[ad_1]
Mondros Mütarekesi’nin 7. unsuru münasebet gösterilerek 1918-1919 yıllarında evvel İngilizler tarafından işgal edilen Gaziantep, daha sonra Fransızlara bırakıldı.
Kentte büyük bir reaksiyonla karşılanan işgal nedeniyle halk, kendi ortasında örgütlendi. 5 Kasım 1919 Cuma günü Ermeni tercümanla kente inen bir Fransız subayının, Akyol Mescidi’nde asılı Türk bayrağını, Türk polisine zorla indirtmesi, kurtuluş ateşini yakan bir öge olarak öne çıktı.

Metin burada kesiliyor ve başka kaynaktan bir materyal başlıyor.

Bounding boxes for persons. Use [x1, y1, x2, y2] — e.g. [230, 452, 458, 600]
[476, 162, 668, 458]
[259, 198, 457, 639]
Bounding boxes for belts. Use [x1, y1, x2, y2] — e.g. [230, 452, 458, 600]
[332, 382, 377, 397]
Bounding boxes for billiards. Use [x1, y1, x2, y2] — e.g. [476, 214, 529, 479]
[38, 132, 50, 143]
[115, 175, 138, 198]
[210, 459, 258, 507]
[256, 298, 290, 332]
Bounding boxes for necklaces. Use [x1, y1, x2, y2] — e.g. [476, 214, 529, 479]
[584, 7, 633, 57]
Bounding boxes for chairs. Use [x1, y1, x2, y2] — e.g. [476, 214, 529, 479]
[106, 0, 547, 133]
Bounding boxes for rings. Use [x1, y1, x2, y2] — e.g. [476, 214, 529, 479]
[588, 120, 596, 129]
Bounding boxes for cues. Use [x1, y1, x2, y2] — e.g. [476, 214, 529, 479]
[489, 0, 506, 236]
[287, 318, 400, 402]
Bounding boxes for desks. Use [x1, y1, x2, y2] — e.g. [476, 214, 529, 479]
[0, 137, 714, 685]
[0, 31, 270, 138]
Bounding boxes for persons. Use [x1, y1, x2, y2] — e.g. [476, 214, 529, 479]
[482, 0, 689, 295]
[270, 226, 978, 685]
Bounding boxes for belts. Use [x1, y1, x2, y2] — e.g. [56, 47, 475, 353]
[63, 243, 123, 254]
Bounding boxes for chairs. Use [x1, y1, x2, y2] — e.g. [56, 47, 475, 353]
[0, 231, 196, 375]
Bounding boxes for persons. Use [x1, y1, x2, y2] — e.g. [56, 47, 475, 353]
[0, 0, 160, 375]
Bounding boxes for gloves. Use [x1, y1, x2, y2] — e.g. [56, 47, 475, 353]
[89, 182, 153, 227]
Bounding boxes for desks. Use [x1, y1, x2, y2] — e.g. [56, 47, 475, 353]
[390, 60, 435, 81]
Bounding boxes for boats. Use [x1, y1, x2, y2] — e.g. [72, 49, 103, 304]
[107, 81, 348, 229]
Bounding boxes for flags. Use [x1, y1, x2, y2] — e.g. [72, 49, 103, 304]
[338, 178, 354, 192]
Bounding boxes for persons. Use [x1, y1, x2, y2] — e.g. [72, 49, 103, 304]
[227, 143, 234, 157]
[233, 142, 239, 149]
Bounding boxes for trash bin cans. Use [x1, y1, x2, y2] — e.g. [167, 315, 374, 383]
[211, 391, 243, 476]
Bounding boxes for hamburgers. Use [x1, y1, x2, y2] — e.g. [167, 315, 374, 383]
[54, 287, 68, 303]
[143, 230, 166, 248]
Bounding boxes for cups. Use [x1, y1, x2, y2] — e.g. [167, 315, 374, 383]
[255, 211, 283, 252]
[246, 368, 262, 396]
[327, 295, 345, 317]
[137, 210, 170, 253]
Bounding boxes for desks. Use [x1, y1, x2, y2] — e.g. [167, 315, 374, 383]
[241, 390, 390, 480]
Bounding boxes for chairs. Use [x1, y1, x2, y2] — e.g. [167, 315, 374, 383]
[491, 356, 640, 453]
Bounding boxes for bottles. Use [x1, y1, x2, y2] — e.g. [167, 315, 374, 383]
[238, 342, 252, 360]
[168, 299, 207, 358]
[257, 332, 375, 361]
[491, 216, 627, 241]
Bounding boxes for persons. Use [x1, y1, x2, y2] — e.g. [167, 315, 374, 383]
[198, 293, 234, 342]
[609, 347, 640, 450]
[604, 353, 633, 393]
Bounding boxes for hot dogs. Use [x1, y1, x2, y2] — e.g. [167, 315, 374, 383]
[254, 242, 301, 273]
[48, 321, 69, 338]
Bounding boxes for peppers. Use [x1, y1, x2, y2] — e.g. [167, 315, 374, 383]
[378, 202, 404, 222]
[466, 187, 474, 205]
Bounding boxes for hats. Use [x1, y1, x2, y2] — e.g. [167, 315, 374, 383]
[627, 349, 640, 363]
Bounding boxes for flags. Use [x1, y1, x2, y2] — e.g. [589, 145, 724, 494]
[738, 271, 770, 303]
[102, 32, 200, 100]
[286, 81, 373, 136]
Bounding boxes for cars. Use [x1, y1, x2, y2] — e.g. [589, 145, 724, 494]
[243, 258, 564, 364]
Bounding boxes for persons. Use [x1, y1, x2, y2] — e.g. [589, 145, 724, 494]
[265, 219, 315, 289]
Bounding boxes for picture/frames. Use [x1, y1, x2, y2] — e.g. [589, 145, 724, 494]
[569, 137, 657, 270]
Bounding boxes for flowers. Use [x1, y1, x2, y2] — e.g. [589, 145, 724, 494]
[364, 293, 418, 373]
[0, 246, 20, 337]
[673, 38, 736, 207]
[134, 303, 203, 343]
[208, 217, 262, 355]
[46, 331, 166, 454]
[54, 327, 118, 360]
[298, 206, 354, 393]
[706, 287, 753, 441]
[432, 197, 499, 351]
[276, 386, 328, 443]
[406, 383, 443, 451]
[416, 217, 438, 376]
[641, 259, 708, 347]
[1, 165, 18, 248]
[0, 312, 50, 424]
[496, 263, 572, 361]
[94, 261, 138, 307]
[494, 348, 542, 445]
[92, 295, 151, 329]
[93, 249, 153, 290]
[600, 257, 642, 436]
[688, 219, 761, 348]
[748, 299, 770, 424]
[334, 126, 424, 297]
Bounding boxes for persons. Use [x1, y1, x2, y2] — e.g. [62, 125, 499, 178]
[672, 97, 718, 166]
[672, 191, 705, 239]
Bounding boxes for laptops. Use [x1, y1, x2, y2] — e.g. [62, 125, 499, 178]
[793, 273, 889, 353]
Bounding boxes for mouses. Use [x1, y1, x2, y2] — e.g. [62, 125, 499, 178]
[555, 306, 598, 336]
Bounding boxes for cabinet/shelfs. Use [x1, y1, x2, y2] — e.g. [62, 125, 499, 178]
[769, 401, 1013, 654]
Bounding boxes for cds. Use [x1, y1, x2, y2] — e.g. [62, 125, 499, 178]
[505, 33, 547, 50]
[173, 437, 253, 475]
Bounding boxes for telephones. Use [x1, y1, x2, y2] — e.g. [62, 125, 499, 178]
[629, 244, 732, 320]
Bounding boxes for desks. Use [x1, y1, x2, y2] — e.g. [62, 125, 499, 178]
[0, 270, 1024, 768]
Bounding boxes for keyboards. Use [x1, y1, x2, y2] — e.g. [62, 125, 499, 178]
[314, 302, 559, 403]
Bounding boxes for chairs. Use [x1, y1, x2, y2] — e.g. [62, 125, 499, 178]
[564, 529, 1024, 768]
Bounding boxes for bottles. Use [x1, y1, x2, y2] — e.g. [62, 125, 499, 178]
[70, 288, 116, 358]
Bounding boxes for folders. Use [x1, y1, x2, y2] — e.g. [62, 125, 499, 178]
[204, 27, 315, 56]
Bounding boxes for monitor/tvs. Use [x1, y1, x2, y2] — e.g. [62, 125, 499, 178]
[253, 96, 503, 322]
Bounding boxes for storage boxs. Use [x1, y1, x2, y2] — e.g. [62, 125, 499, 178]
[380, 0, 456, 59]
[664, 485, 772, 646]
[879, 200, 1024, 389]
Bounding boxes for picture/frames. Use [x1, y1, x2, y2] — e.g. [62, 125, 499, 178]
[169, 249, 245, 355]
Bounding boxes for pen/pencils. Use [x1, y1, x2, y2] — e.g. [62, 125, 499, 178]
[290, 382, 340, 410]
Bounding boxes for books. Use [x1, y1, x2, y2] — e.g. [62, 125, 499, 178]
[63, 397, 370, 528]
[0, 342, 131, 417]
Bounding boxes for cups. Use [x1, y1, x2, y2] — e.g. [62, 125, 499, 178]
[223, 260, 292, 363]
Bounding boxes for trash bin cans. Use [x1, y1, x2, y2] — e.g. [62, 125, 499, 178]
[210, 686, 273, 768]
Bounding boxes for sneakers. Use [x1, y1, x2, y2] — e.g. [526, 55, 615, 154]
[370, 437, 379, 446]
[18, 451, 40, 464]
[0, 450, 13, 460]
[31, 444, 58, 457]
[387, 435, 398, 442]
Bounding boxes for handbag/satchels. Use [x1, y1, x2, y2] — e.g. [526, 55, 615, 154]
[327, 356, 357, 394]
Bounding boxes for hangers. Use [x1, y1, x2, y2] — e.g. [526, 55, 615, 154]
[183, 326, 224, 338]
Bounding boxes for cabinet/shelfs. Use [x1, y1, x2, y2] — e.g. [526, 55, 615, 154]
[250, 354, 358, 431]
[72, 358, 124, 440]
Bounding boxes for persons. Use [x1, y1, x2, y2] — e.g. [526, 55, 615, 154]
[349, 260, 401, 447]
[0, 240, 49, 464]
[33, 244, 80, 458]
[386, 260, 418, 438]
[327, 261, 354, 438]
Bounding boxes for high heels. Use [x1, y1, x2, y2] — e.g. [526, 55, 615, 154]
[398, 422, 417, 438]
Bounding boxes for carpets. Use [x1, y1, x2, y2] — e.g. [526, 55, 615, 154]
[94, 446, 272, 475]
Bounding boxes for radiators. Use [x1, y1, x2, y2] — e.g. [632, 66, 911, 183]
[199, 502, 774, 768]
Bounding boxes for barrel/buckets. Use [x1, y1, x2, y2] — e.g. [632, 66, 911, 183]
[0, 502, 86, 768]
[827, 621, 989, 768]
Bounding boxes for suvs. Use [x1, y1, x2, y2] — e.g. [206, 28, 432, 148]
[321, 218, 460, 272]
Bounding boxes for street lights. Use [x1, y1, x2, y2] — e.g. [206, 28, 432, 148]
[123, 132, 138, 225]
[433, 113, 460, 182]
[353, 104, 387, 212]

Özgürlüğü uğruna birbirine daha fazla kenetlenmeye başlayan Gaziantep halkının sabrını taşıran olay ise 21 Ocak 1920’de yaşandı. Bugünkü İnönü Caddesi’nde, askeri fırın önünden 10 yaşındaki oğlu Mehmet Kamil ile geçen bir bayanın, sarhoş 2 Fransız askeri tarafından taciz edilip peçesi açılmak istendi. Bu sırada annesini korumak için taşla saldıran küçük Mehmet Kamil, Fransız askerleri tarafından süngülenerek şehit edildi.
Günümüzde “Şehit Kamil” olarak bilinen Mehmet Kamil’in şehit edilmesi, diriliş meşalesini yaktı. Halkın çok sevdiği bir isim olan Şahin Bey’in 28 Mart 1920’de Kilis yolunda Fransızlara karşı direnişi sırasında şehit edilmesinin akabinde, kentin 27 mahallesine birer “semt reisi” tayin edildi.
Yapılan hazırlıkların akabinde 1 Nisan 1920’den 7 Şubat 1921’e kadar Fransızlara karşı “Ölürsem şehit, kalırsam gazi olurum” diyerek direniş gösteren halk, 10 ay 7 gün süren ve 6317 vatan evladının şehit verildiği uğraşta büyük fedakarlık gösterdi. Bunun üzerine Türkiye Büyük Millet Meclisi, kente 8 Şubat 1921’de “Gazi” unvanını verdi. Yüzlerce yıl “Ayıntap” olarak anılan kısaca Antep de denilen kentin ismi “Gaziantep” olarak değişti.
Fransızlar Ankara Antlaşması’nın akabinde 25 Aralık 1921’de kenti boşaltmaya başladı ve iki yıl süren işgalden sonra Gaziantep özgürlüğüne kavuştu.